Spotkania pomiędzy drużynami z Kędzierzyna-Koźla i Jastrzębia-Zdroju od lat elektryzują kibiców. W dwóch ostatnich sezonach to właśnie te zespoły walczyły o najważniejsze tytuły w kraju. W tym roku też są wymienianie w gronie faworytów do medali, ale zanim do tego dojdzie, zmierzą się o Superpuchar Polski w Lublinie.
Faworytem meczu zdają się być jastrzębianie, którzy na początku sezonu prezentują się bardzo dobrze. W PlusLidze wygrali pięć spotkań i przewodzą tabeli z kompletem punktów.
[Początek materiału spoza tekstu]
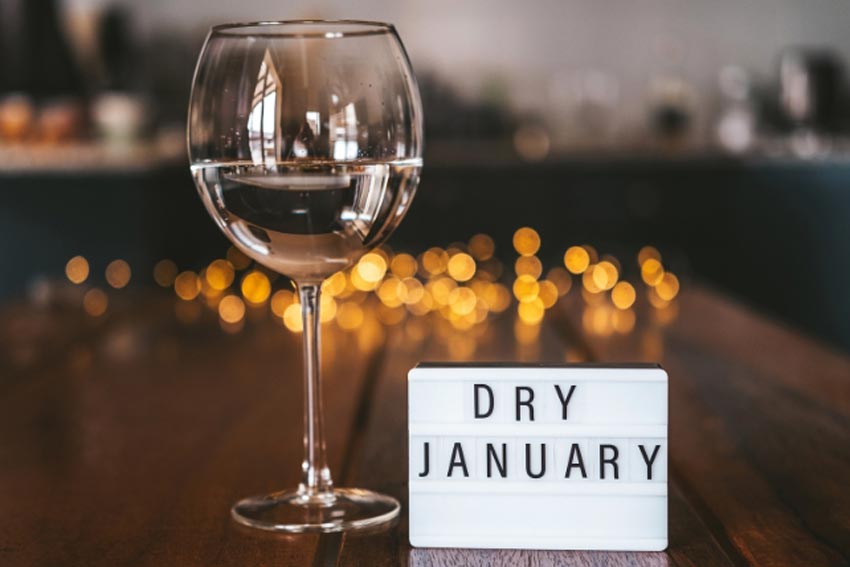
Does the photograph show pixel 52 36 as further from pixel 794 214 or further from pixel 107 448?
Answer: pixel 107 448

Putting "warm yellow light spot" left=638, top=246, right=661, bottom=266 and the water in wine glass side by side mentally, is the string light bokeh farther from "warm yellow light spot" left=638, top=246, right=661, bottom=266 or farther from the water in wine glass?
"warm yellow light spot" left=638, top=246, right=661, bottom=266

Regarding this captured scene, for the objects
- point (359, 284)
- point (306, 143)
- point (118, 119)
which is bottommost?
point (359, 284)

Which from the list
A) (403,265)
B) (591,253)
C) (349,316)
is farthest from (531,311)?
(591,253)

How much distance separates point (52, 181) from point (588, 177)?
149 centimetres

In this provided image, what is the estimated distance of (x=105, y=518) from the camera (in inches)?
21.4

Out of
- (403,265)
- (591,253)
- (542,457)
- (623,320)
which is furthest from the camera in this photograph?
(591,253)

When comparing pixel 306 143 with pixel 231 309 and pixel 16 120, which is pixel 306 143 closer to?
pixel 231 309

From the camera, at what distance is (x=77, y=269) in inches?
132

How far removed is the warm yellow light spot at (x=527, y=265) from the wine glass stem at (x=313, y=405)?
287cm

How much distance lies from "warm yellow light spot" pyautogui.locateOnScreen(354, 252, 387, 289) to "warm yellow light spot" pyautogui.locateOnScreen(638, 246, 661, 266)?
2.99ft

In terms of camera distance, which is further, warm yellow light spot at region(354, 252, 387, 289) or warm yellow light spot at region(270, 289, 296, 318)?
warm yellow light spot at region(354, 252, 387, 289)

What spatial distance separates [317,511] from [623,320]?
2.36ft

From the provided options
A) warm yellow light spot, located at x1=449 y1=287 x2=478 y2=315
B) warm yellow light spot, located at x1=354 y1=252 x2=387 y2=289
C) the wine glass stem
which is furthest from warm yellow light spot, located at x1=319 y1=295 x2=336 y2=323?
A: warm yellow light spot, located at x1=354 y1=252 x2=387 y2=289

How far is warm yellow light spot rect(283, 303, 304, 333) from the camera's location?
1.22 meters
Grupa Azoty ZAKSA zanotowała dwie porażki, a ta ostatnia ze Stalą Nysa jest szczególnie bolesna dla fanów kędzierzyńskiego klubu.
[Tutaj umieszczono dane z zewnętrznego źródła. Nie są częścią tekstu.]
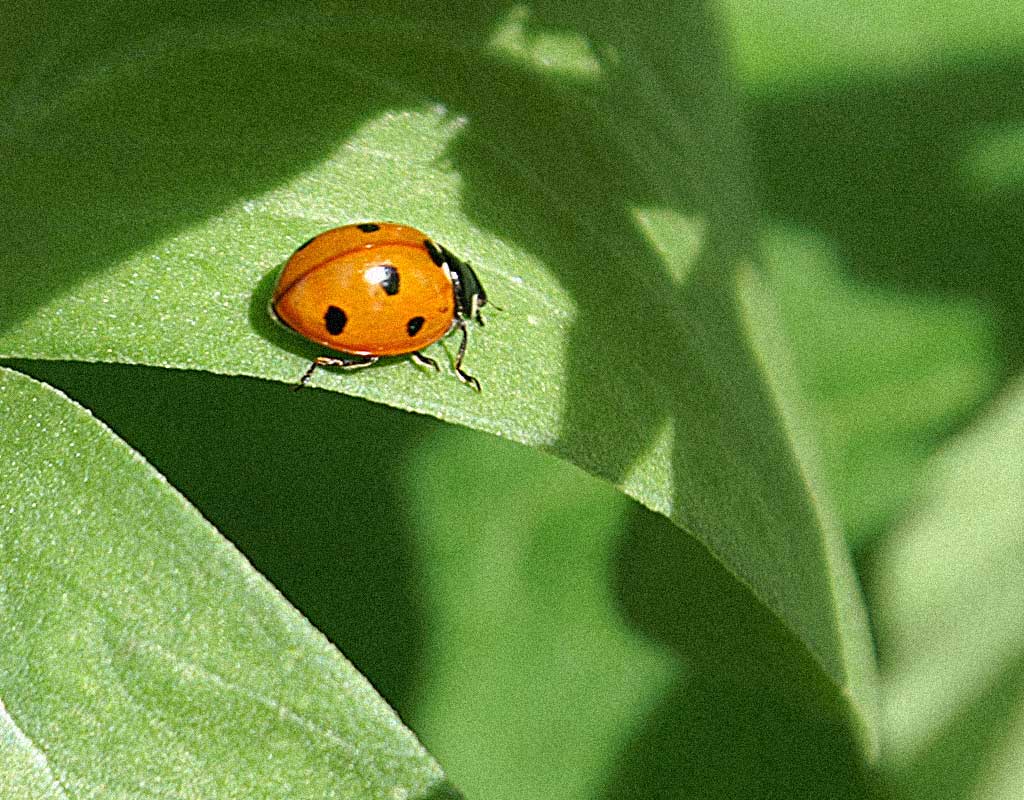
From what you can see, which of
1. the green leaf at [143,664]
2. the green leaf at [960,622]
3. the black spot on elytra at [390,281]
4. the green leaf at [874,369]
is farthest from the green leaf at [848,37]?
the green leaf at [143,664]

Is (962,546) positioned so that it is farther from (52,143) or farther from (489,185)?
(52,143)

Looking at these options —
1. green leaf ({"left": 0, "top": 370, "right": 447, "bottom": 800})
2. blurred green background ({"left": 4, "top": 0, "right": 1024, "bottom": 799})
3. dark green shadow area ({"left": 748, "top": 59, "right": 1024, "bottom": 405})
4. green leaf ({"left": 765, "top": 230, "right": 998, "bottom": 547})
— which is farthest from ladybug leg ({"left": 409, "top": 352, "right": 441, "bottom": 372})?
dark green shadow area ({"left": 748, "top": 59, "right": 1024, "bottom": 405})

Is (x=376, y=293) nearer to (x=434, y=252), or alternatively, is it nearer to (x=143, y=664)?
(x=434, y=252)

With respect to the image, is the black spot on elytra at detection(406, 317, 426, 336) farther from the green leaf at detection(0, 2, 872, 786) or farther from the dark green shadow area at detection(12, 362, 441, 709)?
the dark green shadow area at detection(12, 362, 441, 709)

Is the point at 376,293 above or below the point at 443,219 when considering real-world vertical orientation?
below

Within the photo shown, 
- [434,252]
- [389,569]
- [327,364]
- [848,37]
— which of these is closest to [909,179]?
[848,37]
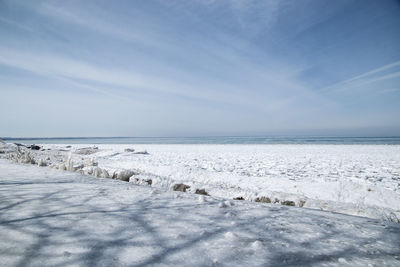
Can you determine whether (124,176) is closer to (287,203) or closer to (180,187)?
(180,187)

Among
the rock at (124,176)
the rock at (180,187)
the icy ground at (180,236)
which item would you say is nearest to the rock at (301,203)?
the icy ground at (180,236)

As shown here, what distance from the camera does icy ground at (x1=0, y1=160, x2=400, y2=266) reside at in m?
1.10

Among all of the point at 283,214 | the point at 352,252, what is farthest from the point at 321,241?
the point at 283,214

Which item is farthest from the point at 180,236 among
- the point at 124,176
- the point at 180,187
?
the point at 124,176

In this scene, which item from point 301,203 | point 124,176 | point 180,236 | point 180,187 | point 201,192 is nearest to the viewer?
point 180,236

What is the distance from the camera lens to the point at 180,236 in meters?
1.38

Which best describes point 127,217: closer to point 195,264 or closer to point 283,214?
point 195,264

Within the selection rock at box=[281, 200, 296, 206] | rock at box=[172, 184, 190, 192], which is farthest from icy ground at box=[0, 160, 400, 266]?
rock at box=[172, 184, 190, 192]

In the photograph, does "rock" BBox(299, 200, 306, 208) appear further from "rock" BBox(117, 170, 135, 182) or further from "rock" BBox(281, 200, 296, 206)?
"rock" BBox(117, 170, 135, 182)

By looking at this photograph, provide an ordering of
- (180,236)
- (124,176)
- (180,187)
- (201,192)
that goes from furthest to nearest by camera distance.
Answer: (124,176) → (180,187) → (201,192) → (180,236)

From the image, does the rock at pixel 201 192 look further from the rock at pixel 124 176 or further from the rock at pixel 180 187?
the rock at pixel 124 176

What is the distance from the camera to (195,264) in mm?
1069

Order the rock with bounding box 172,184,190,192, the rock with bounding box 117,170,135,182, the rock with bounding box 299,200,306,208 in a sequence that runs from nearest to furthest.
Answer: the rock with bounding box 299,200,306,208, the rock with bounding box 172,184,190,192, the rock with bounding box 117,170,135,182

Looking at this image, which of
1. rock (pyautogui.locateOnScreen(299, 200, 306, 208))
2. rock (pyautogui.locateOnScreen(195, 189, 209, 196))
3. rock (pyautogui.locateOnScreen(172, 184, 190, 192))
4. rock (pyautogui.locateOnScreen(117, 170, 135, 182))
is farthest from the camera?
rock (pyautogui.locateOnScreen(117, 170, 135, 182))
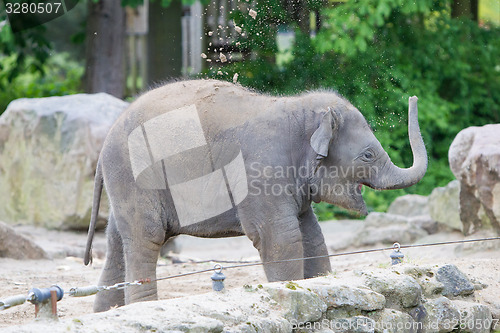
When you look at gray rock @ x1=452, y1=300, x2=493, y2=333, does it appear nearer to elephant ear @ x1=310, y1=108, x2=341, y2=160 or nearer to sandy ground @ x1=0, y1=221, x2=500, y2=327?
sandy ground @ x1=0, y1=221, x2=500, y2=327

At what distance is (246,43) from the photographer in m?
12.4

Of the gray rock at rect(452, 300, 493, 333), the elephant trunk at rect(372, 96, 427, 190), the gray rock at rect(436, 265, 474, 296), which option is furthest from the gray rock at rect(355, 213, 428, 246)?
the gray rock at rect(452, 300, 493, 333)

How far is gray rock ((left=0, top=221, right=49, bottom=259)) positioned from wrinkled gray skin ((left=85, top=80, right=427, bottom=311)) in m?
2.82

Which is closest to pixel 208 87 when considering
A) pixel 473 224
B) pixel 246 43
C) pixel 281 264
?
pixel 281 264

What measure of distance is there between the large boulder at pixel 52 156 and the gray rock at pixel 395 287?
20.1 ft

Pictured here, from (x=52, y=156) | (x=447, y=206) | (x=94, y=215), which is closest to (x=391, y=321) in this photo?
(x=94, y=215)

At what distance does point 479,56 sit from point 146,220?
1045 centimetres

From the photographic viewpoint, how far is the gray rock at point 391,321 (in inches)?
181

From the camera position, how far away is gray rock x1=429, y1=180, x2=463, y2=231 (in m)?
9.41

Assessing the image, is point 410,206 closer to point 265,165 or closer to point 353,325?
point 265,165

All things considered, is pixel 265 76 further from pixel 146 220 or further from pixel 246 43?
pixel 146 220

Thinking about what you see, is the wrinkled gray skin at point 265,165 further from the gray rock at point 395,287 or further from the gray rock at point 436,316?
the gray rock at point 436,316

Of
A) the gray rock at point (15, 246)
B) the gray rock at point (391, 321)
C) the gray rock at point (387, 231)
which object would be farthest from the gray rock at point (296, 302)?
the gray rock at point (387, 231)

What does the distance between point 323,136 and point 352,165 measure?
0.35 metres
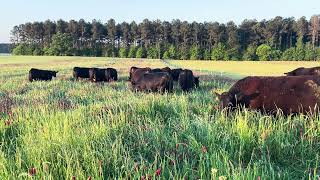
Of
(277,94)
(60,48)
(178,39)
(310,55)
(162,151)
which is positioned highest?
(178,39)

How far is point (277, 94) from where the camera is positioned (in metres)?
7.99

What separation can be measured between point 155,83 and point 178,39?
3959 inches

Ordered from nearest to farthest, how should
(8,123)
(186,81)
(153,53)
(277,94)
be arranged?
(8,123) → (277,94) → (186,81) → (153,53)

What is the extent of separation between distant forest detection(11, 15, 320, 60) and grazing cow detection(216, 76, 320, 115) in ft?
255

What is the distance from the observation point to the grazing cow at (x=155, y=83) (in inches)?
608

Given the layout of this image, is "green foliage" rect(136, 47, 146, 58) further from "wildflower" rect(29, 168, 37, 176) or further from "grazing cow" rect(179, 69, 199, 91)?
"wildflower" rect(29, 168, 37, 176)

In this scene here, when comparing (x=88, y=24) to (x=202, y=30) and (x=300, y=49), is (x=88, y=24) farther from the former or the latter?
(x=300, y=49)

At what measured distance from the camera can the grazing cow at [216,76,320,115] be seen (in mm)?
7566

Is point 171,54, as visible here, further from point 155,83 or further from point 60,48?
point 155,83

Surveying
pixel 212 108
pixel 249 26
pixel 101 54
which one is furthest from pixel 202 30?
pixel 212 108

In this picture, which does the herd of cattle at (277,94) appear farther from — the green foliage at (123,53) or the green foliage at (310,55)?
the green foliage at (123,53)

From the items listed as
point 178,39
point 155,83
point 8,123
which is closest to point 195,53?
point 178,39

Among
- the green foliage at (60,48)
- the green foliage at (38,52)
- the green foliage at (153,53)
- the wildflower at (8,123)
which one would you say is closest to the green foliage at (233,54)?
the green foliage at (153,53)

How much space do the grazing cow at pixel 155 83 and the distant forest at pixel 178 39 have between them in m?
71.6
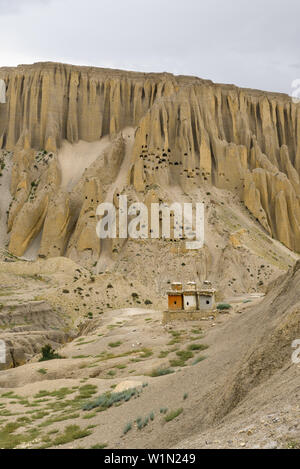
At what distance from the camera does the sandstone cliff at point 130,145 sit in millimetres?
59719

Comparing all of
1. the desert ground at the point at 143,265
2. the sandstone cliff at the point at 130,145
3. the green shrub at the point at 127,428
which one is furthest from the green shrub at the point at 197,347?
the sandstone cliff at the point at 130,145

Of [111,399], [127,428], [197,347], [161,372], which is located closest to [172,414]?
[127,428]

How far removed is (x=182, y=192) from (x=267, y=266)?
13488mm

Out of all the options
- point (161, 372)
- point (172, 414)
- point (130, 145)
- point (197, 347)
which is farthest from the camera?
point (130, 145)

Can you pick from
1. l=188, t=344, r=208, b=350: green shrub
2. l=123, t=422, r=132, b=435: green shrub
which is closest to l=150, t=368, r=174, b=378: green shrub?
Result: l=188, t=344, r=208, b=350: green shrub

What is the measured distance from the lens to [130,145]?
65.9 m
- To będzie ważny mecz, do którego specjalnie się przygotowujemy. W zeszłym roku nie udało nam się zdobyć Superpucharu Polski. To był ten jeden element, którego nam zabrakło w tym świetnym sezonie. Tym razem będziemy starali się go zdobyć, ale zdajemy sobie sprawę, jak trudne to będzie zadanie. Znowu zagramy z drużyną z Jastrzębia, która na początku sezonu gra świetnie. Rywale utrzymali skład. Są zatem zgrani. Będą niebezpieczni, ale postaramy się wygrać - przyznał Marcin Janusz w rozmowie z PLS TV. - Początek tego sezonu pokazuje, że mogą być przetasowania. Jest kilka zespołów budowanych z myślą o zdobyciu mistrzostwa. Już teraz grają bardzo dobrą siatkówkę i w tym sezonie będzie większa grupa drużyn, które realnie będą myślały o tym, żeby grać o medale czy zdobyć mistrzostwo. Ale takimi rzeczami nie chcemy się teraz zajmować. Dla nas najważniejsze jest to, żebyśmy się rozwijali z meczu na mecz i żebyśmy na te najważniejsze momenty w sezonie byli gotowi z dobrą jakościowo siatkówką - dodał rozgrywający ZAKSY.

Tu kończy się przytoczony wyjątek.